• _ABOUT THIS TASK_: When you give the entries again, keep every word as it stands and drop the pictures.

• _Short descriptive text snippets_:
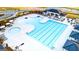 Aerial view of a large swimming pool with lounge chairs and umbrellas in a well-maintained community at 566 Silver Moon Drive # 21, Loganville, GA 30052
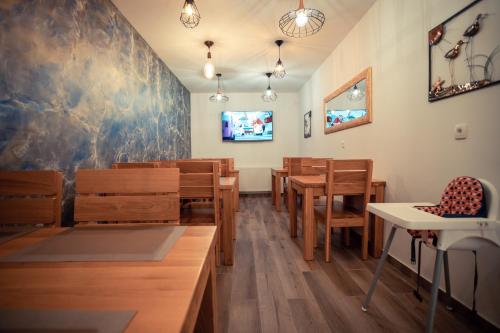 a dining room with wooden tables and chairs at Grand Lakes 2 in Plitvička Jezera
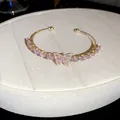 Elegant French style gold open bangle featuring pink zircon butterfly and teardrop stones - Gold-Pink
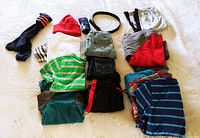 Overview of assortment of boy's clothing including socks, shirts, pants, shorts, and a red knit hat spread on bed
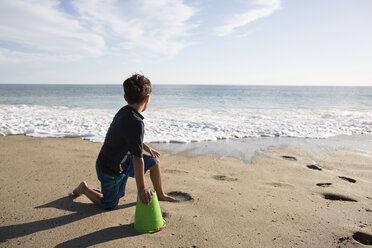 Junge schaut auf das Meer, während er mit einem Eimer am Strand in der Sonne sitzt - CAVF41739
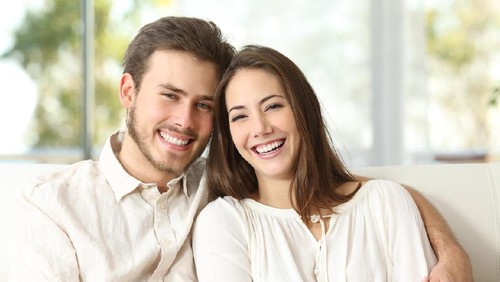 Front view portrait of a happy couple with perfect smile looking at you sititng on a couch in the living room at home in winter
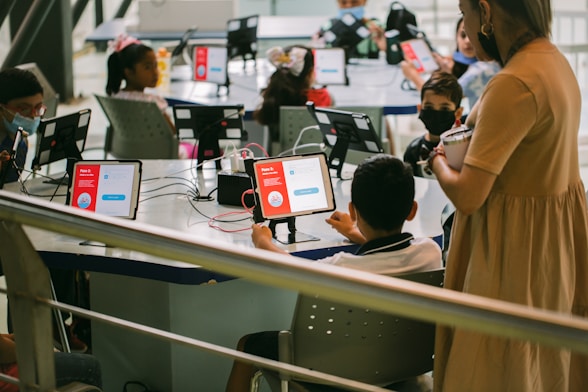 Several children are seated around a table, each using a tablet device with educational content displayed. An adult stands nearby observing the activity. The setting appears to be a classroom or learning environment, with the focus on digital learning.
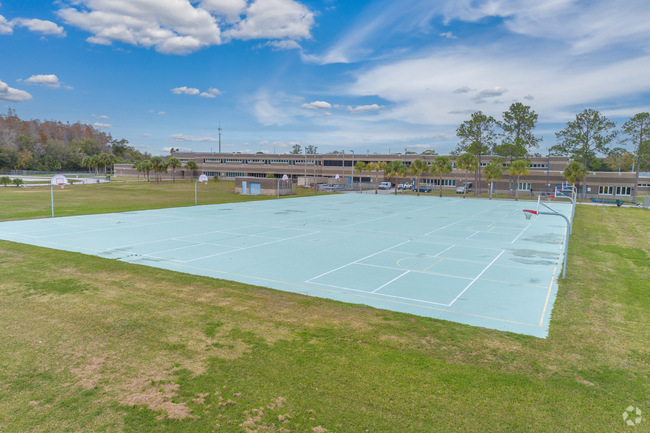 Hill Middle School features a basketball court outside.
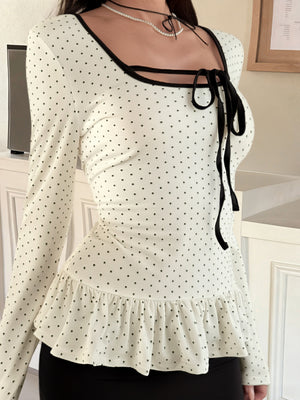 Ruffled polka dot long-sleeve t-shirt with black trim and tie-neck detail.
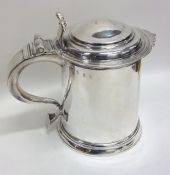 A rare Queen Anne silver hinged top lidded tankard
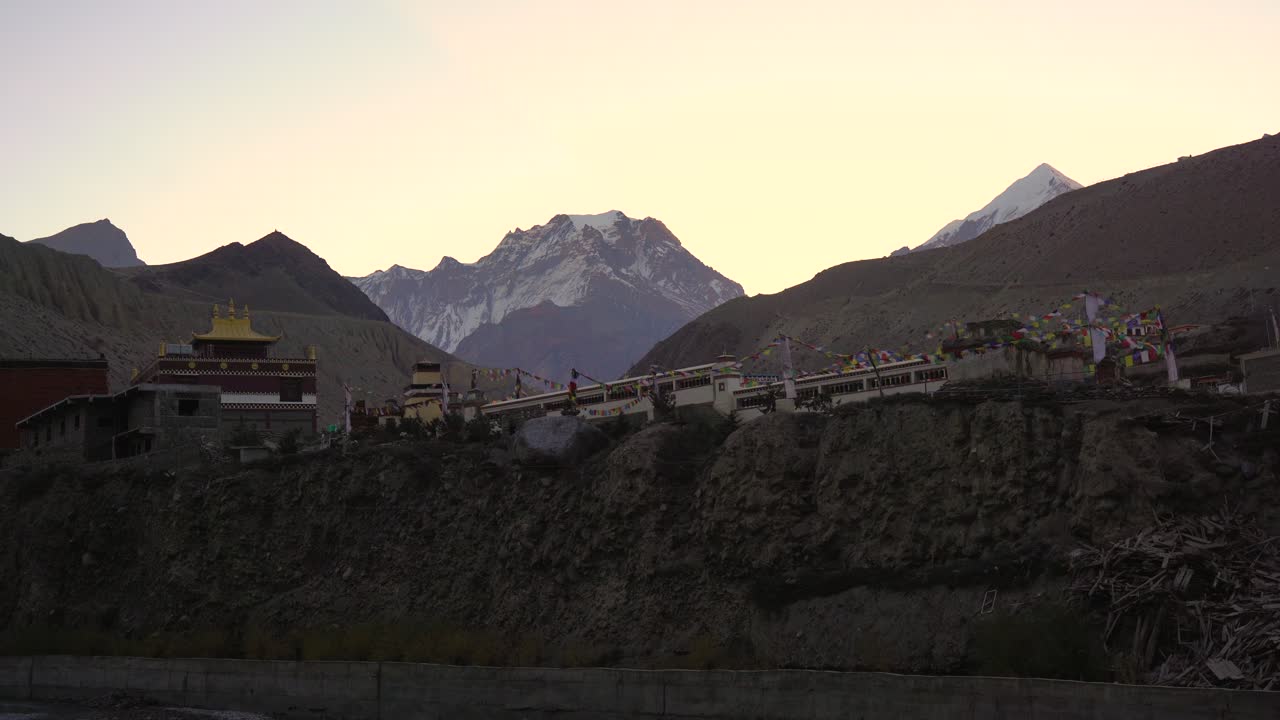 una vista del templo budista en kagbeni, nepal con las banderas de oración ondeando en el viento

• _WRITTEN SOLUTION_:
 Aerial view of a large swimming pool with lounge chairs and umbrellas in a well-maintained community at 566 Silver Moon Drive # 21, Loganville, GA 30052
 a dining room with wooden tables and chairs at Grand Lakes 2 in Plitvička Jezera
 Elegant French style gold open bangle featuring pink zircon butterfly and teardrop stones - Gold-Pink
 Overview of assortment of boy's clothing including socks, shirts, pants, shorts, and a red knit hat spread on bed
 Junge schaut auf das Meer, während er mit einem Eimer am Strand in der Sonne sitzt - CAVF41739
 Front view portrait of a happy couple with perfect smile looking at you sititng on a couch in the living room at home in winter
 Several children are seated around a table, each using a tablet device with educational content displayed. An adult stands nearby observing the activity. The setting appears to be a classroom or learning environment, with the focus on digital learning.
 Hill Middle School features a basketball court outside.
 Ruffled polka dot long-sleeve t-shirt with black trim and tie-neck detail.
 A rare Queen Anne silver hinged top lidded tankard
 una vista del templo budista en kagbeni, nepal con las banderas de oración ondeando en el viento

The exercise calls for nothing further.